僅僅站在那兒,他就如朝陽一般,耀眼得令人移不開眼,也當是眾生最為向往的光明。
如今……
從前,他曾說過,以后他們可以四處游歷,一起修煉,除邪濟世,那時的他,坦坦蕩蕩。
大義滅親說得好聽,可究根結底,也不過是美化的忘恩不孝,季之林是不可饒恕,但他對季昀的教養之恩也是確實存在的。
誰都能討伐他,就季昀不可。
所以,這次他回來,才說他們隱世,再不管世間之事,只因心中有愧。
甄善閉了閉眼,心口縈繞著揮散不去的內疚。
這也是她先前一直不愿看到的,讓季昀終生都背負著對師門的愧疚。
看著他重新走進酒樓,甄善泛去眸中的淚花,斂去所有情緒。
聽到開門的聲音,她抬眸,對他笑了笑,揶揄道:“季公子買完供奉寒緋娘娘的物品了?”
季昀劍眉微挑,坐到她身邊,“正是,就是不知道寒緋娘娘喜不喜歡?會不會庇佑我內子的身體安康?”
甄善歪了歪頭,眨眨眼,“嗯……這個啊,心誠則靈,就是不知,季公子何時成親的?尊夫人又是誰呢?”
“你說呢?”
“我如何知曉?”
季昀靠近她,兩人氣息交融,她忍不住俏臉微紅。
他薄唇微勾,“真不知?”
甄善鳳眸盈盈,輕咬唇瓣。
美人含羞,秀色可餐。
季昀眸色微暗。
“客官,菜來了。”
小二的敲門聲瞬間打碎屋中的曖昧。
甄善推了推他,季昀淡淡道:“送進來吧。”
“好嘞。

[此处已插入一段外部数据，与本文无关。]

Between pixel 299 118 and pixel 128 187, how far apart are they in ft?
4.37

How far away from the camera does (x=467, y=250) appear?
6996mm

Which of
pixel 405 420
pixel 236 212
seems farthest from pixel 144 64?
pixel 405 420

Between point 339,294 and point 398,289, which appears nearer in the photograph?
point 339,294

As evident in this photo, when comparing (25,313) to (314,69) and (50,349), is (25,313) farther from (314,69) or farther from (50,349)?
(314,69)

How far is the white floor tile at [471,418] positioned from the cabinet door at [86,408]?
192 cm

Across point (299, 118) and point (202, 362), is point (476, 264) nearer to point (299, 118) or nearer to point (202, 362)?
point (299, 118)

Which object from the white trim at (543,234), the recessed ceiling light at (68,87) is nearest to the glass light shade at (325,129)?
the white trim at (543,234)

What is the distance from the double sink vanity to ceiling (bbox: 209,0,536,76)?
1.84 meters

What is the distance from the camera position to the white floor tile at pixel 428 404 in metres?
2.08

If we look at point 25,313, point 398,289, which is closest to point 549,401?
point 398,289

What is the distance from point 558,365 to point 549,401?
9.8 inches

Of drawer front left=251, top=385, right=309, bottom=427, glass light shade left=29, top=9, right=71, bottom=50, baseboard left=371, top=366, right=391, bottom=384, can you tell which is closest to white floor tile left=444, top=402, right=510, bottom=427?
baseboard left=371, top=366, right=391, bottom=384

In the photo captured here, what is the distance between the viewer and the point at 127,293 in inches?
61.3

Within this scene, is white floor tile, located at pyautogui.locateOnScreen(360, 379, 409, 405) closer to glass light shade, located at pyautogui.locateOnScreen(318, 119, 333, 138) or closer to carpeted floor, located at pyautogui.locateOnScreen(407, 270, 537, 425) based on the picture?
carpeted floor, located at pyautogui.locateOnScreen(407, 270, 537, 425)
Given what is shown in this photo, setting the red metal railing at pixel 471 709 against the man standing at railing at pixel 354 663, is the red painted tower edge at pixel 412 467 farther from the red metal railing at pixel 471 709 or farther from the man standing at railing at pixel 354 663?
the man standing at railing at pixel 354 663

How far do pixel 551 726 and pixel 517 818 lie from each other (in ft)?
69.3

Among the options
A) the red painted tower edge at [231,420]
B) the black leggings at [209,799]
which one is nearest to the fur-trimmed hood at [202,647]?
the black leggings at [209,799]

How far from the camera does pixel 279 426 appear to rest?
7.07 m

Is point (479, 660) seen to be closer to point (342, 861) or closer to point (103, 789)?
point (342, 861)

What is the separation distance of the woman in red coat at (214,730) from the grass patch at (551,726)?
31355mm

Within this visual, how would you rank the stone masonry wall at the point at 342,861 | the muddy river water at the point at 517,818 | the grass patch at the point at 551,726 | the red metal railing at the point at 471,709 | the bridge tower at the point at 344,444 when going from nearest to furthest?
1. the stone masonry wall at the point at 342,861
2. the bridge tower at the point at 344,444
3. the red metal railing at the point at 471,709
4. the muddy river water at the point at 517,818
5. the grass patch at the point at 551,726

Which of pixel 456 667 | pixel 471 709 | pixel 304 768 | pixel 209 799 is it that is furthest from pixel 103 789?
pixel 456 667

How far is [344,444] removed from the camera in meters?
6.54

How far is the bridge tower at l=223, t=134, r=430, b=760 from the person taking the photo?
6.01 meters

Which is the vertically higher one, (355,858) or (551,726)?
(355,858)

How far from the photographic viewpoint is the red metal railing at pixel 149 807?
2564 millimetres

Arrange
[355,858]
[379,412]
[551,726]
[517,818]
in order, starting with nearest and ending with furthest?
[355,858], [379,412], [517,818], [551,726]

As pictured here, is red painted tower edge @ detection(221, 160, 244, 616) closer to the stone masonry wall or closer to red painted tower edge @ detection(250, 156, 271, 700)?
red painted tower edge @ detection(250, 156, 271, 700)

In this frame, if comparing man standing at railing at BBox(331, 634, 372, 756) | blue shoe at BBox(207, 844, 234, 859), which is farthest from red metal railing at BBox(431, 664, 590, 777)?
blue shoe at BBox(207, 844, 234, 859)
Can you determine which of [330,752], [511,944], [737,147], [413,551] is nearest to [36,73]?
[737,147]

”
等小二離開,季昀直接將她抱坐在膝上,抬起她的下巴,掠奪她的呼吸。
大手落在她腰間,隔著衣物輕輕摩挲,他眸光幽深,眼底跳躍的火焰看得甄善心也一跳一跳的。
不過,季公子好歹記著這是在外面,沒做什么出格的事情,在她呼吸不順時輕輕放開她,輕啄她微腫的紅唇。
“我們把婚禮補上可好?”
甄善微怔,摟著他的脖子,“好,都聽你的。”
季昀眸光晃了晃,“抱歉,原本是想給你一個盛大的雙修大典。”
“這些不過是虛禮,你我彼此承認是道侶,就足夠了。”
“緋兒,”他聲線微啞。
“嗯?”
“謝謝。”
甄善心中微澀,“季昀,謝謝。”
謝謝能遇到你,謝謝你為我甘愿放棄一切。
還有對不起,讓你的人生有了陰影。
她有愧,卻無法說,也不能說。
但凡她表現出一點不安愧疚,都是在剜他的傷口,踐踏他的心意。
余生,她也什么都不想管了,就給他當一個平凡的妻子。
忽然,甄善臉色微白,原本刺疼的心臟似被什么利器刺穿,疼得厲害。
聽到季之林魂飛魄散,原身那抹殘魂就開始鬧騰起來,怨氣越來越濃,此時還掙扎著要反噬她,奪了這具身體的控制權。
甄善冷笑,別說不過一抹殘魂,就想反噬她?
就是你魂魄完整,本宮也照樣能壓得你爬不起來。
甄善緩緩閉上眼,這次不再有半分留情,強悍的魂力一點一點吞噬殘魂的力量,直至它剩下最后一絲氣息,直接封印起來。
“緋兒,怎么了?”
原本布菜的季昀聽她呼吸聲不對,轉眸見她臉色蒼白,神色大變,連忙將她抱住,手搭在她的脈搏上。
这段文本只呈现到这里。